2Cet ouvrage rassemble 31 études d’un auteur français de confession orthodoxe, directeur de l’Institut d’études œcuméniques de Lviv de l’Université catholique d’Ukraine. Ces écrits, souvent issus de conférences prononcées devant un public universitaire, sont présentés en quatre sections : « Aspects de la pensée chrétienne orthodoxe », « Vers un œcuménisme pratique », « Les convergences entre les doctrines sociales des Églises » et « L’avenir de l’œcuménisme en Ukraine et en Russie ». Derrière ces intitulés, on découvre des approches de thèmes que l’on pourrait appeler « traditionnels » dans l’univers orthodoxe, et qui touchent par exemple à la théologie sacramentaire, de même que des sujets qui sont peut-être moins souvent abordés dans ce monde, comme la famille ou la doctrine sociale.

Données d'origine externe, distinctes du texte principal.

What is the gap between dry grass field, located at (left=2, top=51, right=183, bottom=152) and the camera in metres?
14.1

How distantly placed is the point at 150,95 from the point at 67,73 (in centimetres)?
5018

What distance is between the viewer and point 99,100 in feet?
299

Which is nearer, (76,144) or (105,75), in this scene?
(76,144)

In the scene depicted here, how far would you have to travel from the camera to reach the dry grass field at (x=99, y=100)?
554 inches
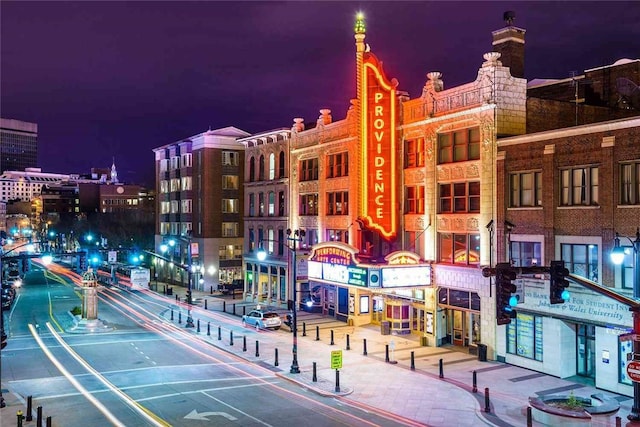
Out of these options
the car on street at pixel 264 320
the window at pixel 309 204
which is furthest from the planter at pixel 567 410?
the window at pixel 309 204

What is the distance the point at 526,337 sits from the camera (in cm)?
3322

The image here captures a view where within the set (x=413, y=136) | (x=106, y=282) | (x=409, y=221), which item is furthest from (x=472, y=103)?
(x=106, y=282)

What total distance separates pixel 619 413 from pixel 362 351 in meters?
15.6

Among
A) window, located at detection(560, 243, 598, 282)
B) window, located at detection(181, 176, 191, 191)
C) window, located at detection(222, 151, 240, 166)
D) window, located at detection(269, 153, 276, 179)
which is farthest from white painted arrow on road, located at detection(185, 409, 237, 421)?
window, located at detection(181, 176, 191, 191)

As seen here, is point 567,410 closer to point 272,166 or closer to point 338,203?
point 338,203

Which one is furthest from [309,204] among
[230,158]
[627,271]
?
[627,271]

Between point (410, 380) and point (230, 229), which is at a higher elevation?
point (230, 229)

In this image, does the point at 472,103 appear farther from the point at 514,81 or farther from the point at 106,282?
the point at 106,282

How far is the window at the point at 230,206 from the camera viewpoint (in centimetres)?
7512

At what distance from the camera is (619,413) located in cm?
2494

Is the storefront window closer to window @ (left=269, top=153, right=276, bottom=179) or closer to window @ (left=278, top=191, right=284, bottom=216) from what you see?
window @ (left=278, top=191, right=284, bottom=216)

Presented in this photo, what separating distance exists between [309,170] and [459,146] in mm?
19595

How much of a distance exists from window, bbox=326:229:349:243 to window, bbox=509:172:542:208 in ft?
56.7

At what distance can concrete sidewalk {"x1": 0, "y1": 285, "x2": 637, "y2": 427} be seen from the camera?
24609 millimetres
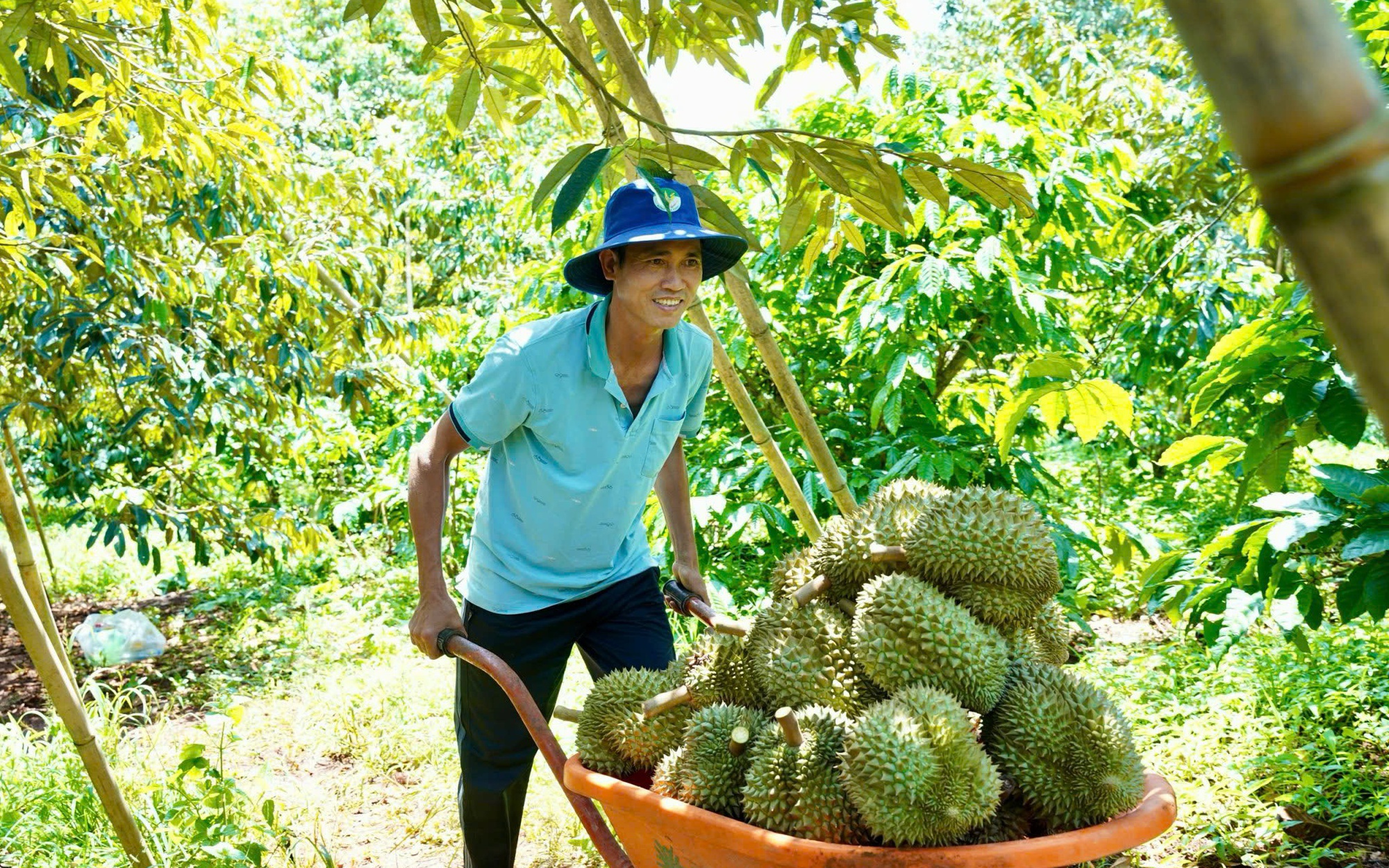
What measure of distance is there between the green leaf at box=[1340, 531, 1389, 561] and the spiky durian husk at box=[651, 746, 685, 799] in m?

3L’intérêt de cet ouvrage — qui ne présente évidemment rien d’une synthèse — est sûrement multiple. Avant tout, il aide à comprendre ce qui est propre à la tradition orientale dans sa manière de vivre la foi chrétienne. Il permet aussi d’avoir une idée plus précise de ce que l’on pourrait appeler les « divisions » internes à l’Orthodoxie ; celles-ci ne sont sans doute pas aussi prononcées que dans les Églises issues des réformes protestantes, mais elle n’en sont pas moins réelles et constituent peut-être une difficulté pas toujours aisée à affronter dans le dialogue entre catholiques et orientaux. En même temps, une meilleure connaissance de ces écartèlements ne peut qu’être profitable, précisément pour entrer plus avant dans la communion des Églises chrétiennes. Enfin, l’approche orthodoxe de certaines réalités (je pense ici notamment aux travaux de l’A., qui concernent la famille et la justice sociale) peut à coup sûr enrichir la réflexion catholique. — B. Joassart sj
Divry Éd., La Transfiguration selon l’Orient et l’Occident. Grégoire Palamas — Thomas d’Aquin vers un dénouement œcuménique, coll. Croire et Savoir 54, Paris, Téqui, 2009, 21x15, 565 p. 36 €. ISBN 978-2-7403-1442-5
4Par rapport au mystère de la Transfiguration, les Églises d’Orient et d’Occident entretiennent deux positions différentes : la Transfiguration du Christ, que nous lisons dans les évangiles, concerne-t-elle le Christ seul ? Ou bien, des chrétiens, saints ou bienheureux, peuvent-ils être pareillement gratifiés d’une transfiguration de tout l’être, dès leur vie ici-bas, gage de leur transformation corporelle dans l’au-delà ? L’A. de cette savante étude est prêtre dominicain ; il enseigne à la Faculté théologique de Lugano et dans divers centres d’études théologiques et monastiques ; il a défendu une thèse doctorale à l’Univ. de Fribourg intitulée La Lumière du Christ transfiguré chez les saints (2000). Une longue recherche à travers la patristique et la tradition chrétienne lui permet d’affirmer que l’Orient orthodoxe peut sur ce point apporter des lumières à l’Occident catholique, fournissant ainsi un point d’accord œcuménique important.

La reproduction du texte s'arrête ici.